I have been trying to fit a lot of square pegs into round holes lately. Eliminating technical debt with modern day DevOps practices to reduce costs is seldom fun or glamorous but is very often beneficial. Reducing costs should be the mindset of IT and one surefire way to do that is to spend the right amount of time on a task to complete it successfully. Finding that balance is definitely tricky especially when a lot of us are human time division multiplexers now. However, that right combination of good work and adequate time spent is definitely out there.
Time + Technical Debt + Competing Priorities = Short-Term, Single Use Solutions to Long-Term Problems
Technical debt often prevents you from rolling out features faster. Time is the reality that sucks the fun out of a lot of great ideas. Not proud of this, but I occasionally pull out Ansible as a substitute for log aggregation. A simple grep across an Ansible group can save the day sometimes. It is elegant in the sense it is low cost and high gain. It is hammering a screw through a cinder block to an extent, but it is a means to an end.

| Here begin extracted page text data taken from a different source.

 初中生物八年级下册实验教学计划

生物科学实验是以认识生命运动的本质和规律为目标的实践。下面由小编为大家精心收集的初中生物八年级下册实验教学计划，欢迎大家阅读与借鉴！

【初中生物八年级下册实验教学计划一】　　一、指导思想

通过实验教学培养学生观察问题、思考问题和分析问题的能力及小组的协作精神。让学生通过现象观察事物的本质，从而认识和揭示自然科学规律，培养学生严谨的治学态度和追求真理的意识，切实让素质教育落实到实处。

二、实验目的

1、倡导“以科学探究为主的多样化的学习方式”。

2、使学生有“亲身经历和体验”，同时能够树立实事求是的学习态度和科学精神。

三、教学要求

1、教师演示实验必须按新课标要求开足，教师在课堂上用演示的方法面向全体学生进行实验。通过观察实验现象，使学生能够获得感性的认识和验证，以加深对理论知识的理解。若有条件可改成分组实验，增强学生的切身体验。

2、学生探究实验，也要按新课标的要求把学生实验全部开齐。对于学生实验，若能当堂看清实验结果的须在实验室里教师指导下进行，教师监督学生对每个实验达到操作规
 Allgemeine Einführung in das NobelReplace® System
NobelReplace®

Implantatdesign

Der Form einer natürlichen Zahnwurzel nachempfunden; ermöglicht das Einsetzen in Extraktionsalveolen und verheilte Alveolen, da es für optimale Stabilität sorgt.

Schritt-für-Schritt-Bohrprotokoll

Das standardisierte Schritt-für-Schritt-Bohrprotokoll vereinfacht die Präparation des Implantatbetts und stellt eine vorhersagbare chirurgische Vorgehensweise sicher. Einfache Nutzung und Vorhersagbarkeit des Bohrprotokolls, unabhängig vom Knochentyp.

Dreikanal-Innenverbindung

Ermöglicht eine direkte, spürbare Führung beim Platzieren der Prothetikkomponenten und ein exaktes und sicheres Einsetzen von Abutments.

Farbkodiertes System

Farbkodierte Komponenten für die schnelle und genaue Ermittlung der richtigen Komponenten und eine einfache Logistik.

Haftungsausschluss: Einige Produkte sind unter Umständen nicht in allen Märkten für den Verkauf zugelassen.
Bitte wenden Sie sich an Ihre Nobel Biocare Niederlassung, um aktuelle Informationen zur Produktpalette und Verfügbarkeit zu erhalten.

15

However, most people know that there are a lot of benefits to proper log aggregation. Business and DevOps have to coalesce to remove the technical debt boat anchor. Adding new features that benefit Development and Operations is hard but the benefits typically flow back to customers quickly.
Why Not Do X and Y And...
I have also been working on a project to reconcile archival data across multiple S3 buckets. Back in the beginnings of Amazon Web Services, S3 did not have the four nines (99.99%) of reliability it has today. A decision was made to have multiple copies of data in several locations/buckets to improve integrity. Now that S3 is very reliable, it makes little sense to continue this practice. The application has been changed to no longer do this but what do you do with the leftover archived data? You go clean it up by essentially reversing the logic that put it there to begin with. The problem is the application put the data there over years; we need it moved in a few days.
The application is written in Java (no offense, but I loathe Java's clunkiness and assumptions). Two Java developers brought me some processes to collect object identifiers, verify where the objects are stored, and then properly purge the objects and their references in the various databases. The problem I had to solve was scaling these processes. The solution that was hashed out amongst us was to use SQS to pass along work through the various processes, store the inputs and outputs in a separate S3 bucket, and run the processes as system services. Once we got everything fleshed out we would package the system as an AMI and spin up as many as we need to run through the archives at a spend rate that pleased the business.
Gluing all the bits from the Java devs and the Amazon Web Services fell to me. I would not say this was as trivial as it sounds. There were a lot of bugs along the way. To make a long story short, I leaned on good ole Bash and GNU tools as well as an AWS CLI tool coupled with systemd unit files to get the job done. The Bash process could have a few more features to make them perfect. The systemd unit files could be feature-complete but it would probably take me another hour or two working on them to flesh out the features. Then, they would need to be QA'd. systemctl stop, start, and status work and that's all that's needed.
A lot of time could be spent making this whole solution feature complete but the value add is minimal. It is not my most complete work, but it strikes the right balance between effectiveness and time spent.
You must do things right; you should not be creating technical debt. Benjamin Franklin once said, "Don't put off until tomorrow what you can do today." The same should hold true when it comes to your work. One thing to keep in mind though is that there is no such thing as perfect in a DevOps environment. Use the tools you can to create the processes you need to get the job done right. Do not throw together a crap solution and expect others to appreciate it. There can be some well-documented limitations in your solutions but they must be communicated effectively. Do not let the perfect be the enemy of the good. You will never finish a task if the expected outcome is perfection.